On Bequia the scale is smaller and slower. There are lots of yachtees and retired people. And many fine yellow sand beaches nearly all deserted. You could walk to all of them from the main harbor withn an hour. Mom has rented Vivian's house for the past six or seven winters and it is right on the harbor. Their new house is on the windy side of the Island, up high over looking a small coconut grove and shallow bay protected by a reef called Spring. ON that beach there is lots of drifted junk, seagrass, coconuts, plastic jugs, and of course great wood for the bed and mirror I am making for the new place. The next beach up is my favorite. We ride the scooter there for afternoon swims sometimes.
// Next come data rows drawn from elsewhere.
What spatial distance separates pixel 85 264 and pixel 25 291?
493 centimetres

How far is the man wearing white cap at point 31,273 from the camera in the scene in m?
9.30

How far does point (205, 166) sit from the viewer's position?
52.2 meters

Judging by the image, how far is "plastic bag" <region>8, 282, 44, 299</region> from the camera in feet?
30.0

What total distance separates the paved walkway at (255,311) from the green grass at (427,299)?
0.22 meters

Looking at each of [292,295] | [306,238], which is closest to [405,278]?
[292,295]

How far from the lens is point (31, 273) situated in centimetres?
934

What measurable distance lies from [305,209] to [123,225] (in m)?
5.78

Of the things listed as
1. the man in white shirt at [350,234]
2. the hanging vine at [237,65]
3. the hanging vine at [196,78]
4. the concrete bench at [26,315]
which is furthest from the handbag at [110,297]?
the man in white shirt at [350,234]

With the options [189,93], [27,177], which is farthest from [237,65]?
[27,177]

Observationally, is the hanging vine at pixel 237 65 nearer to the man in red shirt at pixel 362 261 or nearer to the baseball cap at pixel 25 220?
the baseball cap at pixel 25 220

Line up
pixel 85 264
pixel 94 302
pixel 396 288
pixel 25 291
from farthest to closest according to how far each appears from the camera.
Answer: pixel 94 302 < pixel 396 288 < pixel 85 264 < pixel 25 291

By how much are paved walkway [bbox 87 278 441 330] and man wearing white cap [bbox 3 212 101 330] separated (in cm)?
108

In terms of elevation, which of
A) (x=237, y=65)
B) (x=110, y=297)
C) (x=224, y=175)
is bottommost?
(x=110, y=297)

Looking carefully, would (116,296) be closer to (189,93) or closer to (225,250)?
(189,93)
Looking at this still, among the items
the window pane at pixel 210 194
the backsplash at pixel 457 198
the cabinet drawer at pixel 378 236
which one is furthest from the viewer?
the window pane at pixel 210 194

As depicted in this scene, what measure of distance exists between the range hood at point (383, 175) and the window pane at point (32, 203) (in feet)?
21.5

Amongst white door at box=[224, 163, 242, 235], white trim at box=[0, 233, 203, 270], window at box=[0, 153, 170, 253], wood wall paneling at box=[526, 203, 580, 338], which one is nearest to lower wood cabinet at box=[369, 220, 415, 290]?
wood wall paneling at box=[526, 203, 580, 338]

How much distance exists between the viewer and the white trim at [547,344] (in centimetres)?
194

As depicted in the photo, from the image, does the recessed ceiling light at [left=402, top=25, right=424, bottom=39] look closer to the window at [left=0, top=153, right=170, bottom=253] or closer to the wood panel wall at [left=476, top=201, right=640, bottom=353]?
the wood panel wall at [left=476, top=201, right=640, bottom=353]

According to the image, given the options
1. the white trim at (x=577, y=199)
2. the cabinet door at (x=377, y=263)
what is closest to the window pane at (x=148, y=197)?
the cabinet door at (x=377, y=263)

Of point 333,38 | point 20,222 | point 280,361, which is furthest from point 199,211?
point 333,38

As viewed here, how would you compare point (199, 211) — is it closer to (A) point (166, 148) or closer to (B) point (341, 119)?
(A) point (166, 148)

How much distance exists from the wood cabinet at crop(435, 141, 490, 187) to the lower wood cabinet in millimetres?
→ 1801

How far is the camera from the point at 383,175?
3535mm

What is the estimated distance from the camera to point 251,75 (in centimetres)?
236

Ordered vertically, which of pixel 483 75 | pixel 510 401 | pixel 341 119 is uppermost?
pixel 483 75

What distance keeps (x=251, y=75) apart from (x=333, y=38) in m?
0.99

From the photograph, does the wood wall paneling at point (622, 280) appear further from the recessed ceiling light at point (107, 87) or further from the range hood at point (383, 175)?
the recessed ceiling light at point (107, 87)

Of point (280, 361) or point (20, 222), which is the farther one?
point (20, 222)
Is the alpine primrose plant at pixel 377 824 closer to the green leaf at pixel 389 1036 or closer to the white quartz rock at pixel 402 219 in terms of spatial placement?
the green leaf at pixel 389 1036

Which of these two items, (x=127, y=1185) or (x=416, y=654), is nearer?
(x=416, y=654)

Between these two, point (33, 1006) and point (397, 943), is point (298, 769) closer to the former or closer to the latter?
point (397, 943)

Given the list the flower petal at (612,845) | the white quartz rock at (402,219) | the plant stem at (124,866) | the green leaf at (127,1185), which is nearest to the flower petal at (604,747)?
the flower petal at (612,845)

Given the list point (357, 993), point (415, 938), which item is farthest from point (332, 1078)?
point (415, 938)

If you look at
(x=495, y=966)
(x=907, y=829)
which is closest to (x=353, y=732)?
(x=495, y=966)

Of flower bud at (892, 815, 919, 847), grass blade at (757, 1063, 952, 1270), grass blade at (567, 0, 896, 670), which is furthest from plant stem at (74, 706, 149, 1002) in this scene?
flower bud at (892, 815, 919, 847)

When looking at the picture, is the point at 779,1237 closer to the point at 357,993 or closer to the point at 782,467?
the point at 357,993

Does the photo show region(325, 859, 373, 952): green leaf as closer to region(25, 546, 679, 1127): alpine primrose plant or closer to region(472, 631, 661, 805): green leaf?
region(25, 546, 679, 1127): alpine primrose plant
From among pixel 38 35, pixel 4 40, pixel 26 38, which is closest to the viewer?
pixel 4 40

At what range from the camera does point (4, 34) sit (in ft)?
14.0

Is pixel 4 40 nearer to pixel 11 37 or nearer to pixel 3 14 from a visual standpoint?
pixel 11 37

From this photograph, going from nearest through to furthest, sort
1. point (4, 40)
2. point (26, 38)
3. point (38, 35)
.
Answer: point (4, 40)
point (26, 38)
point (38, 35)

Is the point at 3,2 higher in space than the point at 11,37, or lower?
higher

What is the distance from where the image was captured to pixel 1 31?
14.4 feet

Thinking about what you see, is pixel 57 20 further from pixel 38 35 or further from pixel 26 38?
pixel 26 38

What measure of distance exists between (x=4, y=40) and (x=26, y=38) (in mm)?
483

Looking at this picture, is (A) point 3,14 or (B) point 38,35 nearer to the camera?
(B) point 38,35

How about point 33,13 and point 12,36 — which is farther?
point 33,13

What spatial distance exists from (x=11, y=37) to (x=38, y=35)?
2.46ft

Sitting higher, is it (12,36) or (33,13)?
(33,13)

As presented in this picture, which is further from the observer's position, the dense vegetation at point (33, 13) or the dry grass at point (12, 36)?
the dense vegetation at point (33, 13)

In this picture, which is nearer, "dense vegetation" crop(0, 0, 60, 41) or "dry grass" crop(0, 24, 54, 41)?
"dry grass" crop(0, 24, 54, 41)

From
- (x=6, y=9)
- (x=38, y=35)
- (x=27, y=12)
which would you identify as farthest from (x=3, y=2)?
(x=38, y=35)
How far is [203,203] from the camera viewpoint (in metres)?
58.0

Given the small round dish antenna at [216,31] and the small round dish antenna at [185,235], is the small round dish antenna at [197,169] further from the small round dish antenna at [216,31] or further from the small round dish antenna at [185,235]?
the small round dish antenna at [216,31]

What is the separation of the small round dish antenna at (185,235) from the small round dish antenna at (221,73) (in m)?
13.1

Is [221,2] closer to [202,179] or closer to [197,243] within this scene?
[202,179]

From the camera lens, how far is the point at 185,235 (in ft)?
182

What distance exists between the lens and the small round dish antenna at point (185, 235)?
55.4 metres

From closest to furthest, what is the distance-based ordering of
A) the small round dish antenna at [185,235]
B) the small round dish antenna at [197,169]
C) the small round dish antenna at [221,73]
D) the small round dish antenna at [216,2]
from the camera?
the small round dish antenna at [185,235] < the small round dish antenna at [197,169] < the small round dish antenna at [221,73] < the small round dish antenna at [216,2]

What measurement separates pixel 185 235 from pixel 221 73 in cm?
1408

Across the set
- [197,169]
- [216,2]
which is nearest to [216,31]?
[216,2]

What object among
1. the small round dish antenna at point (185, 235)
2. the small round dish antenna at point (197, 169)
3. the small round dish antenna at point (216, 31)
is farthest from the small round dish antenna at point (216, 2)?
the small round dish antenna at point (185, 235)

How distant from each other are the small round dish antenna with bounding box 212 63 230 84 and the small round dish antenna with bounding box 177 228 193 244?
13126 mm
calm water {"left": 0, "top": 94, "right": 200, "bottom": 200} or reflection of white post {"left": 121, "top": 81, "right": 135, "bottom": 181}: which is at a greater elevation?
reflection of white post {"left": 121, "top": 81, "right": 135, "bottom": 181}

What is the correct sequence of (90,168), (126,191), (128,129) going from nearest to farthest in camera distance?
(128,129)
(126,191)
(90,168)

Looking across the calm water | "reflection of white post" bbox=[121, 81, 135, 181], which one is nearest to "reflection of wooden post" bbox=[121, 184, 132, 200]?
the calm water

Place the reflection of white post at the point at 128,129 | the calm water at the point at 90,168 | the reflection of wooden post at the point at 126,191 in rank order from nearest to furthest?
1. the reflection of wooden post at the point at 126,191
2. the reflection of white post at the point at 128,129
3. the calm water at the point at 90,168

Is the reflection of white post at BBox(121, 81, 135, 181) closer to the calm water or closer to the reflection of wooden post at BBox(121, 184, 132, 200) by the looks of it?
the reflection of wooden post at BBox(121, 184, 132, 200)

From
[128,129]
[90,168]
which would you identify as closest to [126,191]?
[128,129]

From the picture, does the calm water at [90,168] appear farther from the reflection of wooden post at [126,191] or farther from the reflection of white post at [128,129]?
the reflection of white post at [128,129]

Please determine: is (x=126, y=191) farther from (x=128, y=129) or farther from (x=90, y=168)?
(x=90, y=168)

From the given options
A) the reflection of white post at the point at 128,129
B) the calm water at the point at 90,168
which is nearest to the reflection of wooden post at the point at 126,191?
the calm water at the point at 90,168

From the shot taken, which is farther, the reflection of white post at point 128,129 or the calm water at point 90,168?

It is calle Industry but there is nothing industrial about it. At the far end of it's three hundred yard length there is a three room hotel with a slow restaurant and cats and dogs that lay on the beach, but that is it. You look out on to two uninhabited islands with the dreamlike names Battowia and Baliceaux. I keep a photo of this view from this beach under my sunvisor.
The next beach up is alittle wilder. The trees on shore begin to give out and Bequia really does seem like a desert island. An ex-fisherman, Orton King, has set up a homemade sea turtle refuge and keeps hundreds or hawksbill turtles from infancy to three year olds and then releases them. BEyond that beach there is no development. We have not yet hiked that area.
The two most popular beaches are on the harbor and they are each so calm and lovely and shady and yet still almost never crowded. They are Princess Margaret and Lower bay. I will tell more of them another time.